Der nicht eben stromlinienförmige Fußballmanager Jörg Schmadtke verabschiedet sich weit vor dem Rentenalter aus dem Business.

Erneut ein Typ weniger. Es verabschiedet sich einer, der nie ins Raster passen wollte. „Ich hatte nie Angst davor, Entscheidungen gegen den Mainstream zu treffen“, sagt Jörg Schmadtke. Er ist damit gut gefahren. Aber jetzt ist Schluss. Vorzeitig. Aus eigenem Antrieb und bestens vorbereitet.

Wenn es für den VfL Wolfsburg so kommen sollte, wie es in der Vergangenheit für Klubs gekommen ist, bei denen Jörg Schmadtke zuständig war, dann verhieße das nichts Gutes. Am Dienstag anlässlich des DFB-Pokalspiels bei Union Berlin wird der Sport-Geschäftsführer der Niedersachsen seinen letzten Arbeitstag erleben. Nicht den letzten beim Werksklub, sondern den letzten überhaupt.

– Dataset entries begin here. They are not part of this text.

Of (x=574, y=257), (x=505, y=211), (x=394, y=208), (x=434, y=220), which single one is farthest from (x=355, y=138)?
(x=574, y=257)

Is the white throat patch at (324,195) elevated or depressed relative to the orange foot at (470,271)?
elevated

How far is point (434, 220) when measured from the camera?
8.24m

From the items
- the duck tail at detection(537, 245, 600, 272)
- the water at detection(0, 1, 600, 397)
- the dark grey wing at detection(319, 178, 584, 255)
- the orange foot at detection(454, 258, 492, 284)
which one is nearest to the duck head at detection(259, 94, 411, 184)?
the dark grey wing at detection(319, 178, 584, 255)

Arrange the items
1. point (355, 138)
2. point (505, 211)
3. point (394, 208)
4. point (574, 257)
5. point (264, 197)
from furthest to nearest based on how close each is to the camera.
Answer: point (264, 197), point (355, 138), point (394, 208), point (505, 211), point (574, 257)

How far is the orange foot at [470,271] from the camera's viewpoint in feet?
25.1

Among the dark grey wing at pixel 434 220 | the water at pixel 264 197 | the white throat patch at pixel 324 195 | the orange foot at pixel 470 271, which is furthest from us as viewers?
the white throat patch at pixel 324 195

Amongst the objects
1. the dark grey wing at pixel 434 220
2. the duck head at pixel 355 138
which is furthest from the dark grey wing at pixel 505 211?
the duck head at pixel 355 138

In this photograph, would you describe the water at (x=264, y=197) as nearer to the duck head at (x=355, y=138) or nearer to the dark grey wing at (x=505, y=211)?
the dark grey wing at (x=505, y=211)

Mit 58.

Die Deutsche Presseagentur hat aus diesem Anlass im Archiv nachgeschaut und ebenso messerscharf wie richtig analysiert: „Überall galt in den vergangenen 20 Jahren die Regel: Schmadtke-Klubs ging es nach der Schmadtke-Zeit deutlich schlechter als währenddessen.“ Und dann zählt die dpa auf: „Alemannia Aachen entwickelte sich unter ihm vom Beinahe-Pleitier zum Pokalfinalisten, Uefa-Cup-Teilnehmer und Bundesligaaufsteiger. Fünf Jahre nach der Trennung versank der Klub in der Regionalliga. Auch Hannover 96, den 1. FC Köln und den VfL Wolfsburg führte er zurück in das internationale Geschäft.“

Jörg Schmadtke, der über die Jahre hinweg abwechselnd als brummige Mieselaunebär, Sturkopf, Grummelkopf, komischer Kauz, Unikum oder Brummbär bezeichnet worden ist, nimmt sich die Freiheit, schon neun Jahre vor dem für seinen Jahrgang errechneten Renteneintrittsalter aufzuhören. Es ist eine Freiheit, die ihm auch aufgrund der bequemen Finanzausstattung gestattet ist, die ihm das Fußballbusiness beschert hat. Er war Torwart bei Fortuna Düsseldorf in seiner Heimatstadt und beim SC Freiburg und spielte 266-mal in der Fußball-Bundesliga.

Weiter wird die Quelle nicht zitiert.